[[ Listed records, beginning ]]

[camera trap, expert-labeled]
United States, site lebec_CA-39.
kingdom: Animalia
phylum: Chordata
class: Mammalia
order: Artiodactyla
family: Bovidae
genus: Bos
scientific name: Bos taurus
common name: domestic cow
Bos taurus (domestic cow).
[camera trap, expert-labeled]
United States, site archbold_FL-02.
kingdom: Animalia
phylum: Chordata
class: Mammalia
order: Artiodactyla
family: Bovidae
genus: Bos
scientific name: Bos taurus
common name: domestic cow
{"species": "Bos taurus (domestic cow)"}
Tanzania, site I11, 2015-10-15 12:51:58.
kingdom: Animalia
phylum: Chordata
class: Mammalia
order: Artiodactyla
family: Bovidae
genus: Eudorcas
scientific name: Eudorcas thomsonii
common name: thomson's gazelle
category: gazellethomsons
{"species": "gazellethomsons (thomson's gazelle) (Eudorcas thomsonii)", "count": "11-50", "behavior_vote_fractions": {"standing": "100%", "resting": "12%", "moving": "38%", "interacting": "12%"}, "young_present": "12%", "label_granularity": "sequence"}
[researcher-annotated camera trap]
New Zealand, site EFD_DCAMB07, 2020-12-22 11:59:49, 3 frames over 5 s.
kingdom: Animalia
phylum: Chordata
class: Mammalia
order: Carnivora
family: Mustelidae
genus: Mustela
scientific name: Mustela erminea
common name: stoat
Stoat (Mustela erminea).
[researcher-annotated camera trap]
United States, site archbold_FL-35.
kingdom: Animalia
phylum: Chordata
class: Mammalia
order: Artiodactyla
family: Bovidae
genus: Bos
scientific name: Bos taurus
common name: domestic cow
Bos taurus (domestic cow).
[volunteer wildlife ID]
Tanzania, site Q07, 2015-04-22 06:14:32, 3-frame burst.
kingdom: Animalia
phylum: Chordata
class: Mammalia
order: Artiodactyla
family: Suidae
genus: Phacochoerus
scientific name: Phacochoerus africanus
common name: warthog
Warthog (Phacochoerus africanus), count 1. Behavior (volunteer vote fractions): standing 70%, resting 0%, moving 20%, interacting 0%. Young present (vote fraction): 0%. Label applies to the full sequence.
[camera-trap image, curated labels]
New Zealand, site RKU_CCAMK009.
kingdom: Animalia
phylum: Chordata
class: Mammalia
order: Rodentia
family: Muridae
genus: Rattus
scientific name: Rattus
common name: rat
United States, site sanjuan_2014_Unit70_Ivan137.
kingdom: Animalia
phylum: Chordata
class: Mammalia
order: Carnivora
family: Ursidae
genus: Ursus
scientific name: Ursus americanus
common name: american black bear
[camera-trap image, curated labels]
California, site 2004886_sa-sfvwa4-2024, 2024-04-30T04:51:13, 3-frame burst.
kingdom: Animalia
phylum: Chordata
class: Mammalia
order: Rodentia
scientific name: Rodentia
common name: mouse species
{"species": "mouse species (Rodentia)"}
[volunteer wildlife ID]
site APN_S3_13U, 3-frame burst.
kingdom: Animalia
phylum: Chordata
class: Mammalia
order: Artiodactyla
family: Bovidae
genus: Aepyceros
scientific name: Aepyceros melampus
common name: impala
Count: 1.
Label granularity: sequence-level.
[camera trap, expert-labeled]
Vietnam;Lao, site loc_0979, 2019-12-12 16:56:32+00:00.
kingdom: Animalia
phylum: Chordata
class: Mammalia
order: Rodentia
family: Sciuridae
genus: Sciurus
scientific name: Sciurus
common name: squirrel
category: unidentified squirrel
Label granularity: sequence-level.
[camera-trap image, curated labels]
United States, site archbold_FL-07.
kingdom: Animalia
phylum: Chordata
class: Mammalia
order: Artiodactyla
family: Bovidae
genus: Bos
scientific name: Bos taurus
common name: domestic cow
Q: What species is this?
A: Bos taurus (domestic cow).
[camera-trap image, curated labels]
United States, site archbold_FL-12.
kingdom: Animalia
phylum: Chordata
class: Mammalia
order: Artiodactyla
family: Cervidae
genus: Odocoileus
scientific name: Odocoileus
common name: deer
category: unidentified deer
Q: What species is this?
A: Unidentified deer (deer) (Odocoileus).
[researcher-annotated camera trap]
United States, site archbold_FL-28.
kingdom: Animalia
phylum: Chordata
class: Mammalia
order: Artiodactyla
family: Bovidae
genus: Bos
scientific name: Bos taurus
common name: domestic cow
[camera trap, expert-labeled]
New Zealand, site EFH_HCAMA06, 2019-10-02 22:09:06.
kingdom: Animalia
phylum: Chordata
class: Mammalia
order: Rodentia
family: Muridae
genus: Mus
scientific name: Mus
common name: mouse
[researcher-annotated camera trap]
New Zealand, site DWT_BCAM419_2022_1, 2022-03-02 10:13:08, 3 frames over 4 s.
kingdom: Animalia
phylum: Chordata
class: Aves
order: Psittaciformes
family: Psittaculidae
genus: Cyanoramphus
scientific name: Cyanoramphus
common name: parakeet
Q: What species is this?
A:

[[ Listed records, end ]]

Work instructions ->
Copy the data exactly. Leave nothing out.

Reply ->
[camera trap, expert-labeled]
United States, site lebec_CA-39.
kingdom: Animalia
phylum: Chordata
class: Mammalia
order: Artiodactyla
family: Bovidae
genus: Bos
scientific name: Bos taurus
common name: domestic cow
Bos taurus (domestic cow).
[camera trap, expert-labeled]
United States, site archbold_FL-02.
kingdom: Animalia
phylum: Chordata
class: Mammalia
order: Artiodactyla
family: Bovidae
genus: Bos
scientific name: Bos taurus
common name: domestic cow
{"species": "Bos taurus (domestic cow)"}
Tanzania, site I11, 2015-10-15 12:51:58.
kingdom: Animalia
phylum: Chordata
class: Mammalia
order: Artiodactyla
family: Bovidae
genus: Eudorcas
scientific name: Eudorcas thomsonii
common name: thomson's gazelle
category: gazellethomsons
{"species": "gazellethomsons (thomson's gazelle) (Eudorcas thomsonii)", "count": "11-50", "behavior_vote_fractions": {"standing": "100%", "resting": "12%", "moving": "38%", "interacting": "12%"}, "young_present": "12%", "label_granularity": "sequence"}
[researcher-annotated camera trap]
New Zealand, site EFD_DCAMB07, 2020-12-22 11:59:49, 3 frames over 5 s.
kingdom: Animalia
phylum: Chordata
class: Mammalia
order: Carnivora
family: Mustelidae
genus: Mustela
scientific name: Mustela erminea
common name: stoat
Stoat (Mustela erminea).
[researcher-annotated camera trap]
United States, site archbold_FL-35.
kingdom: Animalia
phylum: Chordata
class: Mammalia
order: Artiodactyla
family: Bovidae
genus: Bos
scientific name: Bos taurus
common name: domestic cow
Bos taurus (domestic cow).
[volunteer wildlife ID]
Tanzania, site Q07, 2015-04-22 06:14:32, 3-frame burst.
kingdom: Animalia
phylum: Chordata
class: Mammalia
order: Artiodactyla
family: Suidae
genus: Phacochoerus
scientific name: Phacochoerus africanus
common name: warthog
Warthog (Phacochoerus africanus), count 1. Behavior (volunteer vote fractions): standing 70%, resting 0%, moving 20%, interacting 0%. Young present (vote fraction): 0%. Label applies to the full sequence.
[camera-trap image, curated labels]
New Zealand, site RKU_CCAMK009.
kingdom: Animalia
phylum: Chordata
class: Mammalia
order: Rodentia
family: Muridae
genus: Rattus
scientific name: Rattus
common name: rat
United States, site sanjuan_2014_Unit70_Ivan137.
kingdom: Animalia
phylum: Chordata
class: Mammalia
order: Carnivora
family: Ursidae
genus: Ursus
scientific name: Ursus americanus
common name: american black bear
[camera-trap image, curated labels]
California, site 2004886_sa-sfvwa4-2024, 2024-04-30T04:51:13, 3-frame burst.
kingdom: Animalia
phylum: Chordata
class: Mammalia
order: Rodentia
scientific name: Rodentia
common name: mouse species
{"species": "mouse species (Rodentia)"}
[volunteer wildlife ID]
site APN_S3_13U, 3-frame burst.
kingdom: Animalia
phylum: Chordata
class: Mammalia
order: Artiodactyla
family: Bovidae
genus: Aepyceros
scientific name: Aepyceros melampus
common name: impala
Count: 1.
Label granularity: sequence-level.
[camera trap, expert-labeled]
Vietnam;Lao, site loc_0979, 2019-12-12 16:56:32+00:00.
kingdom: Animalia
phylum: Chordata
class: Mammalia
order: Rodentia
family: Sciuridae
genus: Sciurus
scientific name: Sciurus
common name: squirrel
category: unidentified squirrel
Label granularity: sequence-level.
[camera-trap image, curated labels]
United States, site archbold_FL-07.
kingdom: Animalia
phylum: Chordata
class: Mammalia
order: Artiodactyla
family: Bovidae
genus: Bos
scientific name: Bos taurus
common name: domestic cow
Q: What species is this?
A: Bos taurus (domestic cow).
[camera-trap image, curated labels]
United States, site archbold_FL-12.
kingdom: Animalia
phylum: Chordata
class: Mammalia
order: Artiodactyla
family: Cervidae
genus: Odocoileus
scientific name: Odocoileus
common name: deer
category: unidentified deer
Q: What species is this?
A: Unidentified deer (deer) (Odocoileus).
[researcher-annotated camera trap]
United States, site archbold_FL-28.
kingdom: Animalia
phylum: Chordata
class: Mammalia
order: Artiodactyla
family: Bovidae
genus: Bos
scientific name: Bos taurus
common name: domestic cow
[camera trap, expert-labeled]
New Zealand, site EFH_HCAMA06, 2019-10-02 22:09:06.
kingdom: Animalia
phylum: Chordata
class: Mammalia
order: Rodentia
family: Muridae
genus: Mus
scientific name: Mus
common name: mouse
[researcher-annotated camera trap]
New Zealand, site DWT_BCAM419_2022_1, 2022-03-02 10:13:08, 3 frames over 4 s.
kingdom: Animalia
phylum: Chordata
class: Aves
order: Psittaciformes
family: Psittaculidae
genus: Cyanoramphus
scientific name: Cyanoramphus
common name: parakeet
Q: What species is this?
A:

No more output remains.